Segment Start: Extracted information

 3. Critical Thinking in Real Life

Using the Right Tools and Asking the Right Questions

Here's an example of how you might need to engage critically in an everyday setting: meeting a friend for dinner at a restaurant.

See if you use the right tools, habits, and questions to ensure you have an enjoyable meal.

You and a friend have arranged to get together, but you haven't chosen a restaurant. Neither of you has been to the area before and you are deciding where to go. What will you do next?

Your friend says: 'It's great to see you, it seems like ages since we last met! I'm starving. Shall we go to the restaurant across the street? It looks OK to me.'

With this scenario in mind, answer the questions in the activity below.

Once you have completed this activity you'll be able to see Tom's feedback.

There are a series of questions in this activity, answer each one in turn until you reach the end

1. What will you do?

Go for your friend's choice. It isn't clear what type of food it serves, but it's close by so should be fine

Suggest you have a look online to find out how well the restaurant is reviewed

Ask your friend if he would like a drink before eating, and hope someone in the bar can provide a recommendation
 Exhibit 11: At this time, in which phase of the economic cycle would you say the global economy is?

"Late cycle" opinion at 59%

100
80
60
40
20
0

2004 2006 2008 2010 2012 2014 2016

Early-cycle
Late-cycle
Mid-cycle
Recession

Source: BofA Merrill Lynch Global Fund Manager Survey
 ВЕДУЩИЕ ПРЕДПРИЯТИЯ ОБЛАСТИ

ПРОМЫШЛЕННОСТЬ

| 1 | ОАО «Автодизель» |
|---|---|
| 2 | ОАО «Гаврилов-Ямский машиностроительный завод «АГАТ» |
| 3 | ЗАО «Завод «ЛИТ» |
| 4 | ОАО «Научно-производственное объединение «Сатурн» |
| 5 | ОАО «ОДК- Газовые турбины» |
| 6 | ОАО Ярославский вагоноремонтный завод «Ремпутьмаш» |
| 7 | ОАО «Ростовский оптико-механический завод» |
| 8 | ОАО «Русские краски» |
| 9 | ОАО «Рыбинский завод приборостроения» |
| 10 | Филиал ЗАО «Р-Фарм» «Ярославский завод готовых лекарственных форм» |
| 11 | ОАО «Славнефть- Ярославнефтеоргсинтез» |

Segment End: Extracted information

§ **Task directions**:
Output all the lines above. Keep each one exact.

§ **Your solution**:
 3. Critical Thinking in Real Life

Using the Right Tools and Asking the Right Questions

Here's an example of how you might need to engage critically in an everyday setting: meeting a friend for dinner at a restaurant.

See if you use the right tools, habits, and questions to ensure you have an enjoyable meal.

You and a friend have arranged to get together, but you haven't chosen a restaurant. Neither of you has been to the area before and you are deciding where to go. What will you do next?

Your friend says: 'It's great to see you, it seems like ages since we last met! I'm starving. Shall we go to the restaurant across the street? It looks OK to me.'

With this scenario in mind, answer the questions in the activity below.

Once you have completed this activity you'll be able to see Tom's feedback.

There are a series of questions in this activity, answer each one in turn until you reach the end

1. What will you do?

Go for your friend's choice. It isn't clear what type of food it serves, but it's close by so should be fine

Suggest you have a look online to find out how well the restaurant is reviewed

Ask your friend if he would like a drink before eating, and hope someone in the bar can provide a recommendation
 Exhibit 11: At this time, in which phase of the economic cycle would you say the global economy is?

"Late cycle" opinion at 59%

100
80
60
40
20
0

2004 2006 2008 2010 2012 2014 2016

Early-cycle
Late-cycle
Mid-cycle
Recession

Source: BofA Merrill Lynch Global Fund Manager Survey
 ВЕДУЩИЕ ПРЕДПРИЯТИЯ ОБЛАСТИ

ПРОМЫШЛЕННОСТЬ

| 1 | ОАО «Автодизель» |
|---|---|
| 2 | ОАО «Гаврилов-Ямский машиностроительный завод «АГАТ» |
| 3 | ЗАО «Завод «ЛИТ» |
| 4 | ОАО «Научно-производственное объединение «Сатурн» |
| 5 | ОАО «ОДК- Газовые турбины» |
| 6 | ОАО Ярославский вагоноремонтный завод «Ремпутьмаш» |
| 7 | ОАО «Ростовский оптико-механический завод» |
| 8 | ОАО «Русские краски» |
| 9 | ОАО «Рыбинский завод приборостроения» |
| 10 | Филиал ЗАО «Р-Фарм» «Ярославский завод готовых лекарственных форм» |
| 11 | ОАО «Славнефть- Ярославнефтеоргсинтез» |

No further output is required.